Brief: Gather every line of the data below that contains the string "point". Matching is case-sensitive.

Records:
>> begin

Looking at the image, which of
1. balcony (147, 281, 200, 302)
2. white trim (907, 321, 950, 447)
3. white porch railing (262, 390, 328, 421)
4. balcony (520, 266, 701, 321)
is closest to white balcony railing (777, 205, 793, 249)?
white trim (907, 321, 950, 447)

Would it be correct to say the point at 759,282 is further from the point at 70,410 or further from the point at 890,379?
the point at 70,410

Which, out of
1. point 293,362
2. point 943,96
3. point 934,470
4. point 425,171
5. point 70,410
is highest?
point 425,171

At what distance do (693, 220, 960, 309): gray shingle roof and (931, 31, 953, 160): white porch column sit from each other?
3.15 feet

>> end
>> begin

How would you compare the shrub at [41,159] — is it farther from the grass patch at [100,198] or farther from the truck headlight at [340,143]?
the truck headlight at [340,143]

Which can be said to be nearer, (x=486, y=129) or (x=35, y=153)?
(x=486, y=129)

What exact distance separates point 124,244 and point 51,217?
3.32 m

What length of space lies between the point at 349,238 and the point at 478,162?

>> end

Full answer:
Would it be correct to say the point at 759,282 is further from the point at 70,410 or further from the point at 890,379?
the point at 70,410
1. point 293,362
2. point 943,96
3. point 934,470
4. point 425,171
5. point 70,410
point 425,171
What exact distance separates point 124,244 and point 51,217?
What length of space lies between the point at 349,238 and the point at 478,162?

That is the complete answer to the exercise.